While it remains unclear if the U.S. will run out of available storage given the sharp rises in crude inventories, Fitch does not view this as a likely scenario given the ability to currently store an additional 174 million barrels. Seasonal maintenance at refineries tends to occur in the first quarter. However, this past January and February utilization rates were higher than normal, suggesting that some maintenance was deferred. If utilization was more in line with historical rates, crude stocks seen year to date would have been higher. Typically, utilization rates are lowest in the first quarter. It picks up in the second quarter and early part of the third quarter as refiners look to meet higher demand seen during the summer driving season.
In addition to Fitch expecting higher refinery utilization during the warmer months, midstream issuers have been building additional crude storage capacity.
Many crude oil tanks are for the exclusive use of its owner.
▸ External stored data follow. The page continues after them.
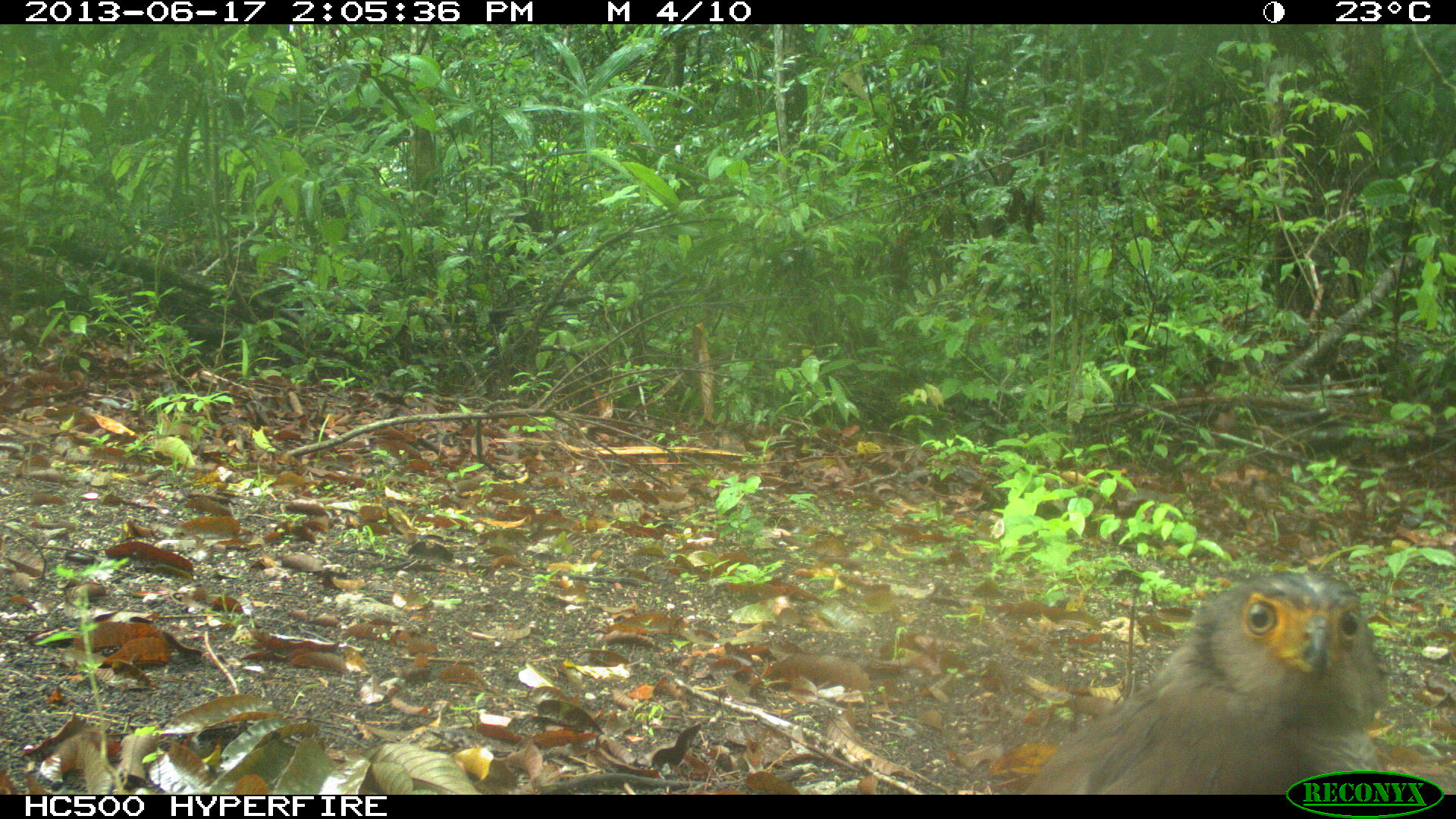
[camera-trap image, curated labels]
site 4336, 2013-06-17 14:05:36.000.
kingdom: Animalia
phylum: Chordata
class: Aves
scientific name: Aves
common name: birds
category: unknown raptor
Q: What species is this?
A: Unknown raptor (birds) (Aves).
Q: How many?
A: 1.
Other tanks are leased out for short-term or long-term contracts. Issuers with crude oil storage for lease have been using higher demand to improve their contract terms such that when short-term contracts come up, terms are extended further. Crude storage customers have seen higher renewal rates since crude storage owners could utilize the storage themselves to take advantage of the contango markets. Most issuers prefer to have customers take the higher contract rates and sign up for the capacity.
From a credit perspective, these favorable dynamics are not expected to have a significant impact on midstream issuers. Issuers with crude storage tend to be fairly diversified entities and, therefore, the positive changes for crude storage are only expected to provide a minor boost to overall cash flows.